PROMPT -
Collect every line in the material below that contains the string "inches", copying each one in full.

— Begin DATA TO USE —

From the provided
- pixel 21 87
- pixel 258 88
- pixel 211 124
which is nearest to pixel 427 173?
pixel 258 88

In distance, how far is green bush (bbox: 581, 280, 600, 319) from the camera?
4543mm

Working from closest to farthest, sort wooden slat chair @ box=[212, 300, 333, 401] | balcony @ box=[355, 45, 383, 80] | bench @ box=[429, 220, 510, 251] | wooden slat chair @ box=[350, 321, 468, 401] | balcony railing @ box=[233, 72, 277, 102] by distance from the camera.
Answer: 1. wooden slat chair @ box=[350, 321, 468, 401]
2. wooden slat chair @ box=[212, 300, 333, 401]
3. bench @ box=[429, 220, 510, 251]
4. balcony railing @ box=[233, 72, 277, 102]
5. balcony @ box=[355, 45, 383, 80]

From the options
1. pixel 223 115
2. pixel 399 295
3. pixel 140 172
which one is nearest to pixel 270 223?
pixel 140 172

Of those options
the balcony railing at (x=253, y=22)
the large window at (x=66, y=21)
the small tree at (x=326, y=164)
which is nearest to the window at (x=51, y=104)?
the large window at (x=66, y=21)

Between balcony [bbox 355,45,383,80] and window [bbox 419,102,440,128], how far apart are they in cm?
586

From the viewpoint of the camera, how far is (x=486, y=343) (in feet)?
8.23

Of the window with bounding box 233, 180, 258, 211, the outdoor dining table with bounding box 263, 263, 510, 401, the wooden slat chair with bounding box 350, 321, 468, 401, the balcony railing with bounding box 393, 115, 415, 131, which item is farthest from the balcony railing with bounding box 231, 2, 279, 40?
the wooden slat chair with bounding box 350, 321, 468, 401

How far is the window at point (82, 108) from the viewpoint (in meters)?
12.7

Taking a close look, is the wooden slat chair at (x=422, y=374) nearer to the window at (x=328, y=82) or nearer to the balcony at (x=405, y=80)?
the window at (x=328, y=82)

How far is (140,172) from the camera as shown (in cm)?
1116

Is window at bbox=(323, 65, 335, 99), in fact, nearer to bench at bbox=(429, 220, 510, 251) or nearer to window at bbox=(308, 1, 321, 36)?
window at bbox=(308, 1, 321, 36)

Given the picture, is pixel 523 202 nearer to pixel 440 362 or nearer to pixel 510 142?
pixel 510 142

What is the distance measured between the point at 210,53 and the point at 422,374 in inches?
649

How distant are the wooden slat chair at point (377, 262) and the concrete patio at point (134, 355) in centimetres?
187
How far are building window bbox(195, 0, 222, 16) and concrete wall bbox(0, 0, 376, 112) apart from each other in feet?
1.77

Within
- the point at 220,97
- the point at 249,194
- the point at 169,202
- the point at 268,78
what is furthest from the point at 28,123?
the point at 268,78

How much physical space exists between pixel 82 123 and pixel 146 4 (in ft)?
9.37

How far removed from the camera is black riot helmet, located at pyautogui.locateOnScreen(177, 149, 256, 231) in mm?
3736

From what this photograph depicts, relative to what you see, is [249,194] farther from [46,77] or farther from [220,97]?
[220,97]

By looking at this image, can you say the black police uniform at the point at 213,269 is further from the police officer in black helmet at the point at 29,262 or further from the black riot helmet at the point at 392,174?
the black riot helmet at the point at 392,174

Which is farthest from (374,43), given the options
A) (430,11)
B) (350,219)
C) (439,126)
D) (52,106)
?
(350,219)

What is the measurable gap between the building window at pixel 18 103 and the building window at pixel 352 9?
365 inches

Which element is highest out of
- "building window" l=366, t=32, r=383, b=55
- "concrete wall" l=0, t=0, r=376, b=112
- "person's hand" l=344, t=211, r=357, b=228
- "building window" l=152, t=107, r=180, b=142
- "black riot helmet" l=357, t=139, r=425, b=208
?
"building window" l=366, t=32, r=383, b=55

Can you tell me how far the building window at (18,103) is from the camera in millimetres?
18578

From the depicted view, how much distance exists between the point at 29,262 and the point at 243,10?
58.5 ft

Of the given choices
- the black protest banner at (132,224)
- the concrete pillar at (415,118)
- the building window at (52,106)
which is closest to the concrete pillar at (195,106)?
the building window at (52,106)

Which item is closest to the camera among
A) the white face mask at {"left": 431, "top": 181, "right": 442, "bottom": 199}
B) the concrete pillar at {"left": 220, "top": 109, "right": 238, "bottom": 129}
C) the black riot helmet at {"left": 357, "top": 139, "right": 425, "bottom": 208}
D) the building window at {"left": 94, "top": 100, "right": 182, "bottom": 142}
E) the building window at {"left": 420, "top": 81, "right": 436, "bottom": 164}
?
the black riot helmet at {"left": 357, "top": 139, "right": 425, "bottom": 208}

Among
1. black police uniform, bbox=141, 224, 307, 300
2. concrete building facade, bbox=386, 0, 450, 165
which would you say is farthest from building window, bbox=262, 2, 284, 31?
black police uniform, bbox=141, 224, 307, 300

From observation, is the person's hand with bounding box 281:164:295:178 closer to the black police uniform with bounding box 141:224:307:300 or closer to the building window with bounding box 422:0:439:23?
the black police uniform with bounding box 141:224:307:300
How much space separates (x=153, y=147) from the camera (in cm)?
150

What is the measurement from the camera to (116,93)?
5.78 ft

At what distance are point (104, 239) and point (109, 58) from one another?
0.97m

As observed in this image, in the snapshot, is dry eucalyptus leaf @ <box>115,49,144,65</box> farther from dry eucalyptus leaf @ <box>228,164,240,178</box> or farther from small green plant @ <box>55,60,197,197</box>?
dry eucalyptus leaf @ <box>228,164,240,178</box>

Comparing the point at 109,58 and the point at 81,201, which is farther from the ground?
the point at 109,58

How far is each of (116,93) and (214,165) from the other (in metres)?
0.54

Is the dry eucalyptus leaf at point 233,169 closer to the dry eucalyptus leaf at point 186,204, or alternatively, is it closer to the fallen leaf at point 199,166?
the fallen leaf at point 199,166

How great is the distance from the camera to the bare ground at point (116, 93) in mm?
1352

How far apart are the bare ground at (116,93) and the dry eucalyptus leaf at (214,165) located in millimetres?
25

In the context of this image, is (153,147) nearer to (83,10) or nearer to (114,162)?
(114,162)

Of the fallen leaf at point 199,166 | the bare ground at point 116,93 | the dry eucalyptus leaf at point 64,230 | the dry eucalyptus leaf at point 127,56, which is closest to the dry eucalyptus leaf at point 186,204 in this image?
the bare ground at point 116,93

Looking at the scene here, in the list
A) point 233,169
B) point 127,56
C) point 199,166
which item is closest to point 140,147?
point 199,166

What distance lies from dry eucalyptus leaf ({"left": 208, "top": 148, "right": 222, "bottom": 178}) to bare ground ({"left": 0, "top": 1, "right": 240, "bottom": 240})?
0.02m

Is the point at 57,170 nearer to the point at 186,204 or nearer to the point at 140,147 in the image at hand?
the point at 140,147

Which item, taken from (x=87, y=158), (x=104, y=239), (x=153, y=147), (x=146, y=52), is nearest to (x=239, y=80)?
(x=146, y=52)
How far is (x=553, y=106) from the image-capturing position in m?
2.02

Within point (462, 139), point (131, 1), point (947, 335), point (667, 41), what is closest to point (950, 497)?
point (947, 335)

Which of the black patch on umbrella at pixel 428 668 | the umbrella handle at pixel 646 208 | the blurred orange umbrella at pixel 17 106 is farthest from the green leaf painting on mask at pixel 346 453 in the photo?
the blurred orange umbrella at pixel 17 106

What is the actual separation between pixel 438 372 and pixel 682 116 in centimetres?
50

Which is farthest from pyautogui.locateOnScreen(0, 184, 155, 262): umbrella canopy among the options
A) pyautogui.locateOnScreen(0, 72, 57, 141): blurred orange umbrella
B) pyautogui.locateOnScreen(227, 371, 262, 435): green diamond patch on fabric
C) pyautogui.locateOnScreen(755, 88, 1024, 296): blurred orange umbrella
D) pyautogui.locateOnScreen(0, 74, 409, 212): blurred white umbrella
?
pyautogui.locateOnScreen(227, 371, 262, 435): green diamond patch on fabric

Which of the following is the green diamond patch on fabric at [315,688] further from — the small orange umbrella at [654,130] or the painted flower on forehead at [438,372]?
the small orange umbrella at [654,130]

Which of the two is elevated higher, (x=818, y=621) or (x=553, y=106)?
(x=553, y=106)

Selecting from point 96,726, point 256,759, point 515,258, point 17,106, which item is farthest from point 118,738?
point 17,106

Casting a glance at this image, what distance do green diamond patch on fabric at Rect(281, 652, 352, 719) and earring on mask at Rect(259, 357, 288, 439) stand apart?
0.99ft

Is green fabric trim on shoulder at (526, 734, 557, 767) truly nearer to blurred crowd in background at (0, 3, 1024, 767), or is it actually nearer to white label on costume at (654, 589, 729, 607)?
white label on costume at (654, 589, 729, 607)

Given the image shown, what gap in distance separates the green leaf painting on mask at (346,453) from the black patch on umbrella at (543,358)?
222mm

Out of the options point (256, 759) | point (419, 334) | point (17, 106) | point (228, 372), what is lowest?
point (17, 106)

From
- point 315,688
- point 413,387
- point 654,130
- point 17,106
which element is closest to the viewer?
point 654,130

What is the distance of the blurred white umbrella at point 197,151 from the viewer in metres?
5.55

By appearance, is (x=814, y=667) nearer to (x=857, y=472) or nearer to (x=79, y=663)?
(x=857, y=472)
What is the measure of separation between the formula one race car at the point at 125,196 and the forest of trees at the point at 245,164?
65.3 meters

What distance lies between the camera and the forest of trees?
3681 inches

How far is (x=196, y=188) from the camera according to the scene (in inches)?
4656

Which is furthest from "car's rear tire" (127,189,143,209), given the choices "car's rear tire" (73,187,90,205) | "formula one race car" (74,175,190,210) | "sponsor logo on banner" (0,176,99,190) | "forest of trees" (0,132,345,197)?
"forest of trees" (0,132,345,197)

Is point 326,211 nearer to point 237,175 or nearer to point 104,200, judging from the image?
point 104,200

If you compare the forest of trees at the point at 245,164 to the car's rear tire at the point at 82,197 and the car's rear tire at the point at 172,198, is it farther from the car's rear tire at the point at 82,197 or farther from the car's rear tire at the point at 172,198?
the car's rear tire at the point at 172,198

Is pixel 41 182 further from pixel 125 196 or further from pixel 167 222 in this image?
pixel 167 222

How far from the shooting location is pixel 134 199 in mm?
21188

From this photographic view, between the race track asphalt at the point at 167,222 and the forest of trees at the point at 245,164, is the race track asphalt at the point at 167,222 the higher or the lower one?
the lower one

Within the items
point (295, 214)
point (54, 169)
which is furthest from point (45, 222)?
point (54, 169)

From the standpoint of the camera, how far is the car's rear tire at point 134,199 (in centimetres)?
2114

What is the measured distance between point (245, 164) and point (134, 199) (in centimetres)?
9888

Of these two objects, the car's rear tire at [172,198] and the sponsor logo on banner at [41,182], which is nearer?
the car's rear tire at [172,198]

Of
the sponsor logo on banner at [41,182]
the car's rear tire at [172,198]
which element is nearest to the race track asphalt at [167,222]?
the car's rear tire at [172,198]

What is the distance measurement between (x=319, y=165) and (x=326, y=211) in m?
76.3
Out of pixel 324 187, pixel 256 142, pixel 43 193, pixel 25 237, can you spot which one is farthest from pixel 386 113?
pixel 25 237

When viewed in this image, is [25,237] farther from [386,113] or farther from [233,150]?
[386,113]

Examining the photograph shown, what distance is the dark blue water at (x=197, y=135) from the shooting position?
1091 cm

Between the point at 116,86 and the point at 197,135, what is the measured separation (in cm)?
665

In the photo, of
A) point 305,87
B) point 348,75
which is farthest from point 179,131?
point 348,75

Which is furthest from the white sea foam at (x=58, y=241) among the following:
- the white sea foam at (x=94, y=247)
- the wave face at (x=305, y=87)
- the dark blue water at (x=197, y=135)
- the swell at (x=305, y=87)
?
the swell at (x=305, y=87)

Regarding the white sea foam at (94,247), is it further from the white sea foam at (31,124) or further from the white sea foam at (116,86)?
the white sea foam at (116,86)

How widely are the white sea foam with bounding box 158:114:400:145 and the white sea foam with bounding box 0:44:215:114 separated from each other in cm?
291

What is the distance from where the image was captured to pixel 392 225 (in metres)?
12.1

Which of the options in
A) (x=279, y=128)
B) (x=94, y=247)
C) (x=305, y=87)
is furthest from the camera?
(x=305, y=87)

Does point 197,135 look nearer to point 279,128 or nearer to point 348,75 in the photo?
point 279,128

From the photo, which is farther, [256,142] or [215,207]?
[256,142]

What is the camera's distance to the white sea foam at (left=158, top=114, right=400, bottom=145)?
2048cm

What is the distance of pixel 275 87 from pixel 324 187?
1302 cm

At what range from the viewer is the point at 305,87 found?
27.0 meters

— End DATA TO USE —

SOLUTION FOR THIS TASK -
What is the distance measured between the point at 210,53 and the point at 422,374 in inches?
365 inches
3681 inches
How far is (x=196, y=188) from the camera according to the scene (in inches)?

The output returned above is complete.